Andrew H. Jao Jr. (born September 23, 1953) is a Filipino basketball executive and color commentator.

== Early life ==
Jao studied at the De La Salle University since elementary until college. He was a college buddy of Tommy Manotoc.

== Career ==

=== Coaching and executive ===
Jao started in 1978 in Solidmills (a team in MICAA) as its assistant manager. He also worked as assistant coach under Manotoc in U/Tex Wranglers and San Miguel Beermen. In the two-year existence of Manila Beer Brewmasters, he served as their manager and team scout. He also served as a consultant and assistant coach in Barako Bull Energizers from the start of the team until 2009, and the manager from 2009 until team disbandment. He also served as team consultant for Rain or Shine Elasto Painters (also the alternate governor and general manager until 2013), TNT Tropang Giga (with Norman Black as head coach), Meralco Bolts, Philippine national team, Ateneo and San Beda.

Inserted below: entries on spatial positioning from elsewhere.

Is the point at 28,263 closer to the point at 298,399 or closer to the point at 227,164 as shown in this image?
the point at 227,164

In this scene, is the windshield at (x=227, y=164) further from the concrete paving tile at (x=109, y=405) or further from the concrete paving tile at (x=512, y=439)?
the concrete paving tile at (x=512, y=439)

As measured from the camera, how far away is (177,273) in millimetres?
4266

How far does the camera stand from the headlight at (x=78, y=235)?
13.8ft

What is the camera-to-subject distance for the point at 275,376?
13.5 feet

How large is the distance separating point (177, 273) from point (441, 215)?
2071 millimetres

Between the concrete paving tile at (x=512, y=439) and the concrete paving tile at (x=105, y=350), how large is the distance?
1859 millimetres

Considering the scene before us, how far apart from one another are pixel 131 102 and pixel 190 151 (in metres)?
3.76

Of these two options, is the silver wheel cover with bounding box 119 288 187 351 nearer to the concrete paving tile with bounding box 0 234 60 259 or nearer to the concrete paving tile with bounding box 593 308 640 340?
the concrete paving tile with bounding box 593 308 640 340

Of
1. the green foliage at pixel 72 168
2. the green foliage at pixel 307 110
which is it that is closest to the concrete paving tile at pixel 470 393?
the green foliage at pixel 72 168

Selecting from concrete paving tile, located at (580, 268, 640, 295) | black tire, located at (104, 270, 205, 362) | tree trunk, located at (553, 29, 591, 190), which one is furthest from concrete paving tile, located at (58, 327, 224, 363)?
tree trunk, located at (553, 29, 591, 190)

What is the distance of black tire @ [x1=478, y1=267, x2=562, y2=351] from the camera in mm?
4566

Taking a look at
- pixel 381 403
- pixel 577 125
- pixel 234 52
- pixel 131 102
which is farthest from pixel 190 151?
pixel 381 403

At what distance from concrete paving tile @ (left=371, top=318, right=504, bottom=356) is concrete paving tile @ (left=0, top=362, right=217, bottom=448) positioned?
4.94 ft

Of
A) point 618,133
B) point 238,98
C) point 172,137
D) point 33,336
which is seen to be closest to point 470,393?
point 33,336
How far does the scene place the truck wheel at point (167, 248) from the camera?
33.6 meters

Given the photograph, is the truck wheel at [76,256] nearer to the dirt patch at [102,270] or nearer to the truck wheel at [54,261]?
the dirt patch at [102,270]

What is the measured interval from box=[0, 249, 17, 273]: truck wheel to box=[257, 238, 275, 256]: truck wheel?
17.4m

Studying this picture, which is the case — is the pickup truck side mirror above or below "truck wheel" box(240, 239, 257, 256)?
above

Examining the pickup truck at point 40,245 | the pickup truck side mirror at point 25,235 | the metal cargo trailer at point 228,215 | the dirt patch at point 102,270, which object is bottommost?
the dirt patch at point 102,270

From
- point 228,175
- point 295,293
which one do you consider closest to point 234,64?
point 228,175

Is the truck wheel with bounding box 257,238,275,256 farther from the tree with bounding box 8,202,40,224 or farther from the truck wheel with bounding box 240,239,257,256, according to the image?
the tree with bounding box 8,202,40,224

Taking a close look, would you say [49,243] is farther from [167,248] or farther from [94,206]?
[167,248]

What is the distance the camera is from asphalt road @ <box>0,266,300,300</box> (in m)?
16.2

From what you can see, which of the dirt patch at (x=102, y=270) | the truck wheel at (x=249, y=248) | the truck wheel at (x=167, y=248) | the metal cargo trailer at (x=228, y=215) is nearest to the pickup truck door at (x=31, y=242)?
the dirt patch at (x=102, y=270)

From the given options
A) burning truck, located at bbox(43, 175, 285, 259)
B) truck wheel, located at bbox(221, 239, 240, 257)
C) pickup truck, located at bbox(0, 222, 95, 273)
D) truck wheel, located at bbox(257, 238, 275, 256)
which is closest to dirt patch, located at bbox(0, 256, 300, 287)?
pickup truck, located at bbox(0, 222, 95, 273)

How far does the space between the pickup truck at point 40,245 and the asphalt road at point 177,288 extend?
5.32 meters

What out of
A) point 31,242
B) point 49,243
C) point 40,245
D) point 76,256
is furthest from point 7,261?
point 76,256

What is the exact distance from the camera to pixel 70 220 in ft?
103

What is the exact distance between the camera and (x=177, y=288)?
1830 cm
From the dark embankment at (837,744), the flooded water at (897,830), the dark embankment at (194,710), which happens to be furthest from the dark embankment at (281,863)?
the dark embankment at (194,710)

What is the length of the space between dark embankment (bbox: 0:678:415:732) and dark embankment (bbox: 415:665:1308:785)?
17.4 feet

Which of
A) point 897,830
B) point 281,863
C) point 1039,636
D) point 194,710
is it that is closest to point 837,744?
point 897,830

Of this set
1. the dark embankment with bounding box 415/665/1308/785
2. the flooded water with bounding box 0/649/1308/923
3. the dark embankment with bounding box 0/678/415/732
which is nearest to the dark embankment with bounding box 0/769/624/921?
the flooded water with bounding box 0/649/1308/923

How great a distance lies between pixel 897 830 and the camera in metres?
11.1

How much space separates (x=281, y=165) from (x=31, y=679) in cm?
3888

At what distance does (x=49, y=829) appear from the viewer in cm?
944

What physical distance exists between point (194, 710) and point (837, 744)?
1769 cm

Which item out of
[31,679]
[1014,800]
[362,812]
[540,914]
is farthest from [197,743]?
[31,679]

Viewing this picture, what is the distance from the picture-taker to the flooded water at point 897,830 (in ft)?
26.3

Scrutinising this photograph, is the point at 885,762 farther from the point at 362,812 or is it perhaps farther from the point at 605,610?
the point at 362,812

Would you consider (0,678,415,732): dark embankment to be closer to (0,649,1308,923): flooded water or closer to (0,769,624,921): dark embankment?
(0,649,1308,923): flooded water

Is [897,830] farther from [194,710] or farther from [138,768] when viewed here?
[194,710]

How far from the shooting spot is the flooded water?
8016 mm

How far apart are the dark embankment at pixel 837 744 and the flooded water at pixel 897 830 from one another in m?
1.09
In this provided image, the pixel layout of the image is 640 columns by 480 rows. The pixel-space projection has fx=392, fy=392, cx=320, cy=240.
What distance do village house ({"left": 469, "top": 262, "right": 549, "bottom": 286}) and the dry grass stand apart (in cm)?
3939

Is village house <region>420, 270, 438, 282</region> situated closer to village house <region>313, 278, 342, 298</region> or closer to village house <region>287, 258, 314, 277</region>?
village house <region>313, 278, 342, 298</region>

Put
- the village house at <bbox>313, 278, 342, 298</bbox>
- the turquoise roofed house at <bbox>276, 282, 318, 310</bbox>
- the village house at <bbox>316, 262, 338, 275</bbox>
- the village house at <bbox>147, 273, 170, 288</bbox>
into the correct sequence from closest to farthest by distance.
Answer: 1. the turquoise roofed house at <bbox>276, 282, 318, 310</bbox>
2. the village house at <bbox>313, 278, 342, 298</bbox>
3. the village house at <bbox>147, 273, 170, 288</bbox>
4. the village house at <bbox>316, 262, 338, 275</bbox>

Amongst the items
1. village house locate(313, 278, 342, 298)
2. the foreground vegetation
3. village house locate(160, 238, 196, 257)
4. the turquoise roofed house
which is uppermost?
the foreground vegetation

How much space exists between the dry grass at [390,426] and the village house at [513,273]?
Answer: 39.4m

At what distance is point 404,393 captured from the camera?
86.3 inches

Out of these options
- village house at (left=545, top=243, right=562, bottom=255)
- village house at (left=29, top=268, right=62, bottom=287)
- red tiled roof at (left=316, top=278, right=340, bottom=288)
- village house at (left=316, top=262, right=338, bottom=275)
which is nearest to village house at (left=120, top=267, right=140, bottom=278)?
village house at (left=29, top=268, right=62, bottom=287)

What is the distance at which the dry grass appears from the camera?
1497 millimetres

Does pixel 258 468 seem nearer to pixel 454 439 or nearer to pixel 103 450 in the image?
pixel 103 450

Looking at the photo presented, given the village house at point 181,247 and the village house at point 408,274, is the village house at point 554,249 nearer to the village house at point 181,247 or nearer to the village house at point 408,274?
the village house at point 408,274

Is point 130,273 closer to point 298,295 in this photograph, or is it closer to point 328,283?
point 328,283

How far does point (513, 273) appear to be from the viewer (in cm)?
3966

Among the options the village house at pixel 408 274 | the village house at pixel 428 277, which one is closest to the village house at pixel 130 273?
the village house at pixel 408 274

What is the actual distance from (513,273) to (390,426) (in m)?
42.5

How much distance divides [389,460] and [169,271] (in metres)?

=== League commissioner ===
In mid 80s, Jao served as PBA's league Treasurer. He served as the PBL commissioner from 1989 to 1990. He served twice as UAAP Basketball Commissioner in 2011 and in 2014. He served as NCAA commissioner in 2016.

=== Panel ===
He started as a color commentator on PBA on Vintage Sports in 1982 until 1999. Then, he returned in 2009 in PBA coverages.

He was nicknamed "Dr. J" by Joe Cantada.

== Awards ==
Jao was inducted in the DLSAA Sports Hall of Fame in 2009.